* **Work required**:
How many lines in the records below contain the string "nearest"? Reply with the number alone.

Records from a spatial question set
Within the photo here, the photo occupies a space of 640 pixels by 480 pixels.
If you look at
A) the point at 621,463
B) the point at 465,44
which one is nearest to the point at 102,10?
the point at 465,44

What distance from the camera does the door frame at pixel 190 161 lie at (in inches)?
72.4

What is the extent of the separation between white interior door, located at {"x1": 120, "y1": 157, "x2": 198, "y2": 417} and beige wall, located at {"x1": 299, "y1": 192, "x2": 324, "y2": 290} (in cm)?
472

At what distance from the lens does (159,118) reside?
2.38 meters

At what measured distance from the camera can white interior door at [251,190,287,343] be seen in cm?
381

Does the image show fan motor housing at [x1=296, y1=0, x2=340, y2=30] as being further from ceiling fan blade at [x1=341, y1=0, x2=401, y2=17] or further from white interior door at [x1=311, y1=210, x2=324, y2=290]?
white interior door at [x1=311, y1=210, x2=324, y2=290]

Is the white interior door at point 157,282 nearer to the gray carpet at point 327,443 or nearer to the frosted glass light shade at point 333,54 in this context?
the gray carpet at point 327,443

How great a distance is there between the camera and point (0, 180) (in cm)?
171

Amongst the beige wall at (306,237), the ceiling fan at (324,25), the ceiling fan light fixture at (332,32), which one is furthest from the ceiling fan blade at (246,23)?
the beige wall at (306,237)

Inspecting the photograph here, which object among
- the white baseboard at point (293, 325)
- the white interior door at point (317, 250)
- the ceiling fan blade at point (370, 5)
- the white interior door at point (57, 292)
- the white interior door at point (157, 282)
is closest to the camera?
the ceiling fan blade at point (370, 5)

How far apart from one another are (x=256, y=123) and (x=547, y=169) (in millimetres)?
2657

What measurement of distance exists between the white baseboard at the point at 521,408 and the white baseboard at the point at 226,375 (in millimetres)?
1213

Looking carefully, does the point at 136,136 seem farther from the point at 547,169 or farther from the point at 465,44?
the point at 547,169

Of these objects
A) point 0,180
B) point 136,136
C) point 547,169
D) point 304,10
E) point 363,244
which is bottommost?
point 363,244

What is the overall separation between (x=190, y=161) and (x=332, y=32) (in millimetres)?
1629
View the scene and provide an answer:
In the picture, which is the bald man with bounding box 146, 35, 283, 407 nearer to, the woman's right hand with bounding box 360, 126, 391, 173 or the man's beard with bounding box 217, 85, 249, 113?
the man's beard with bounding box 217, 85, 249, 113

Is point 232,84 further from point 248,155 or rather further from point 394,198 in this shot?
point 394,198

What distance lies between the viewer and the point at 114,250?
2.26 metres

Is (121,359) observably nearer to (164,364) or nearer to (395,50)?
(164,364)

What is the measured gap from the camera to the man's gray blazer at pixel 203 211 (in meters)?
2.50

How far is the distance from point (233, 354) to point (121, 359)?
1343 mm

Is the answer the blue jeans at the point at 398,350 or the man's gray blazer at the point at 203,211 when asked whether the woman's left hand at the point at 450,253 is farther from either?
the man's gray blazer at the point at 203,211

* * *

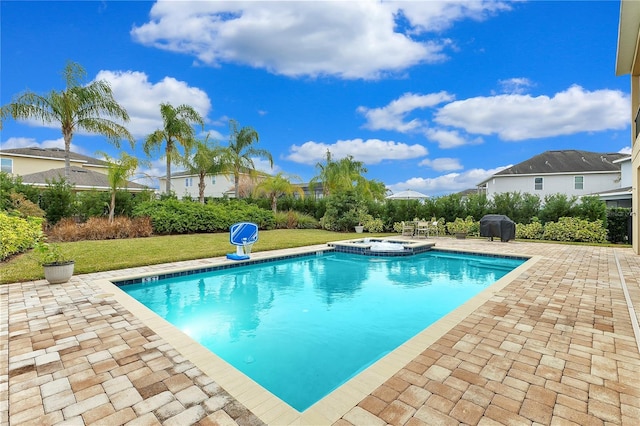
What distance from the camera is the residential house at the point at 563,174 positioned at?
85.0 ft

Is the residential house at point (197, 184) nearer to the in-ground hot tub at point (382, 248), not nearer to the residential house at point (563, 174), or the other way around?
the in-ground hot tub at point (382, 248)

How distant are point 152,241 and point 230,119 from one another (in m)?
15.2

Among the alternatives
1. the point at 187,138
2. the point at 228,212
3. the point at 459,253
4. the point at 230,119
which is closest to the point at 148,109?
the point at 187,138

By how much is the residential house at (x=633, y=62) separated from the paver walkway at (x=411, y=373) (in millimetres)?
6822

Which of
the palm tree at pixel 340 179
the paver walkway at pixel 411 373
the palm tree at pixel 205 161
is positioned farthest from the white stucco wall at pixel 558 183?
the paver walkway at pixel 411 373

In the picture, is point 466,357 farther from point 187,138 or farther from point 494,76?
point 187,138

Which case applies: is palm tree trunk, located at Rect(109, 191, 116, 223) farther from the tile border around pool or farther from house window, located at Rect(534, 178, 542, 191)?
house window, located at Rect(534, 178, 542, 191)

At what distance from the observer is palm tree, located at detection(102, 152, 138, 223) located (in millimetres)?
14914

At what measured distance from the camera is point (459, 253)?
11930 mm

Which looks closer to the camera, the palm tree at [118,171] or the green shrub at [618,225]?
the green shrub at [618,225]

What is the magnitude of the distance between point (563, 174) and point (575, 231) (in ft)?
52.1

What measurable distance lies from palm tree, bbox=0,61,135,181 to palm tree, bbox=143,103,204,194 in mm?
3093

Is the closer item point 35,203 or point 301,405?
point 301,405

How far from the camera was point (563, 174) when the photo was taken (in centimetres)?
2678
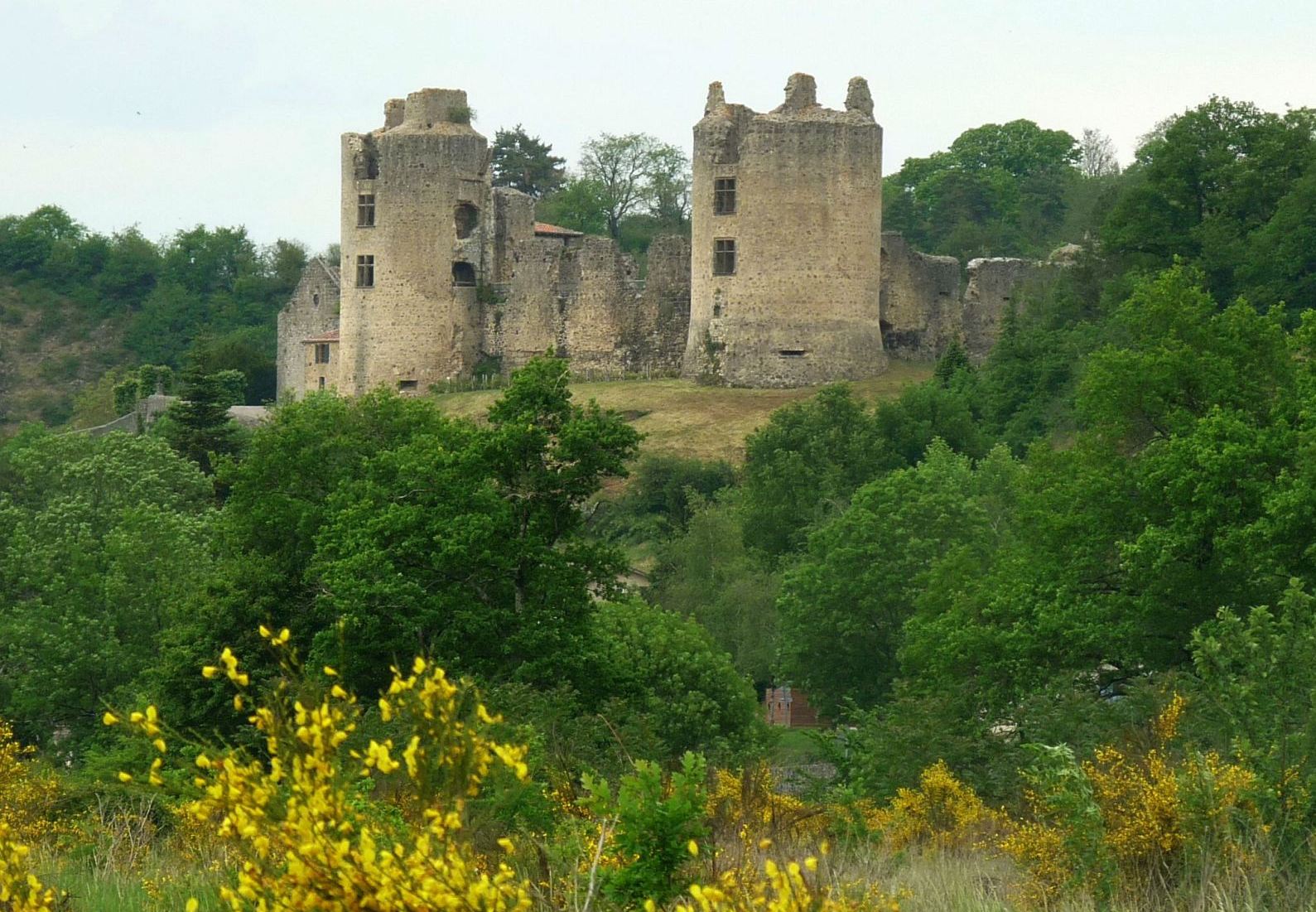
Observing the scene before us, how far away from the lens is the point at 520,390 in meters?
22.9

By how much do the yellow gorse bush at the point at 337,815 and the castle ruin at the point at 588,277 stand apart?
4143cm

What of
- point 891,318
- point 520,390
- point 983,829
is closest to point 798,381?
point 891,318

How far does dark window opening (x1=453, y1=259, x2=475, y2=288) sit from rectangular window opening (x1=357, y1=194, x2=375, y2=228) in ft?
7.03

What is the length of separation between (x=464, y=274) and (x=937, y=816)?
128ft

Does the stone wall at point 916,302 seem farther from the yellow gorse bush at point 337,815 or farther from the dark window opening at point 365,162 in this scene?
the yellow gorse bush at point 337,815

--

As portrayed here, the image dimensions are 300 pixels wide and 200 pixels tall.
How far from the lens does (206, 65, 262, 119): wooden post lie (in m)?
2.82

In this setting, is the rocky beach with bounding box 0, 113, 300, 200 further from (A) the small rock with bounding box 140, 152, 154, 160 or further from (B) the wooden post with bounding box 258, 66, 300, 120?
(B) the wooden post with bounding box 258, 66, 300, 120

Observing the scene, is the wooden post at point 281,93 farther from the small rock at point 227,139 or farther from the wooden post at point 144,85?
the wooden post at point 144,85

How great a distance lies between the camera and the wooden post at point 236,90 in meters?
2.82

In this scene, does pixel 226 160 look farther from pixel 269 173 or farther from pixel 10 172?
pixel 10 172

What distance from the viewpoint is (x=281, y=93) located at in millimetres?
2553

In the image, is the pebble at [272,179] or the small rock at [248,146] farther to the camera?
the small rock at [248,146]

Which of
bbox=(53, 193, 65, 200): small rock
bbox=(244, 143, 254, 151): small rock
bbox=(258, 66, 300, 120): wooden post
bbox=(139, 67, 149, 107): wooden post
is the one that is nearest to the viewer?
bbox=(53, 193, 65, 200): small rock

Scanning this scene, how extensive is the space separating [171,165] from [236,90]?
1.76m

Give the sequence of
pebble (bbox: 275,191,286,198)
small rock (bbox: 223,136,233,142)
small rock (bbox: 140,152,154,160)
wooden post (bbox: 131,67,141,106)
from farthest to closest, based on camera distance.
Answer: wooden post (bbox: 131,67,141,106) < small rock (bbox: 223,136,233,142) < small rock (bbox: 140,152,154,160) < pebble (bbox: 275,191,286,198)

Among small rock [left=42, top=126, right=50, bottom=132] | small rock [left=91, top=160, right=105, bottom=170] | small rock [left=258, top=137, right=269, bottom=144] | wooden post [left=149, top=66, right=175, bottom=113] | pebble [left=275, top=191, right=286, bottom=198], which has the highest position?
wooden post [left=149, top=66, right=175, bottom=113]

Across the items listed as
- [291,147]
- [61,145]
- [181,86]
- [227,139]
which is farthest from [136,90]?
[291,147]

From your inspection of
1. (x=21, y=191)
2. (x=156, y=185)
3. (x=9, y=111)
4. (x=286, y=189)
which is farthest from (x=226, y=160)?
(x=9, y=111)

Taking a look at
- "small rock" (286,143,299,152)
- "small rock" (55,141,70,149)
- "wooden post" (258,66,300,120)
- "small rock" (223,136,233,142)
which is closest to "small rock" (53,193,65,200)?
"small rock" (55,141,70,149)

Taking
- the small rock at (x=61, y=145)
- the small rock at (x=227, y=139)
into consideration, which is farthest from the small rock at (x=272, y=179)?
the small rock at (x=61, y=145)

* **Task output**:
2